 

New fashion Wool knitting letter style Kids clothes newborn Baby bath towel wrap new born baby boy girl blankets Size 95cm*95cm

* * *

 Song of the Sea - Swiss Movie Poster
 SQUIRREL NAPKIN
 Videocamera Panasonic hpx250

### Work instruction:
Please copy, exactly and with nothing else, the lines above beginning at the line that has "SQUIRREL NAPKIN" and ending with the line that has "Videocamera Panasonic hpx250".

### Exercise response:
 SQUIRREL NAPKIN
 Videocamera Panasonic hpx250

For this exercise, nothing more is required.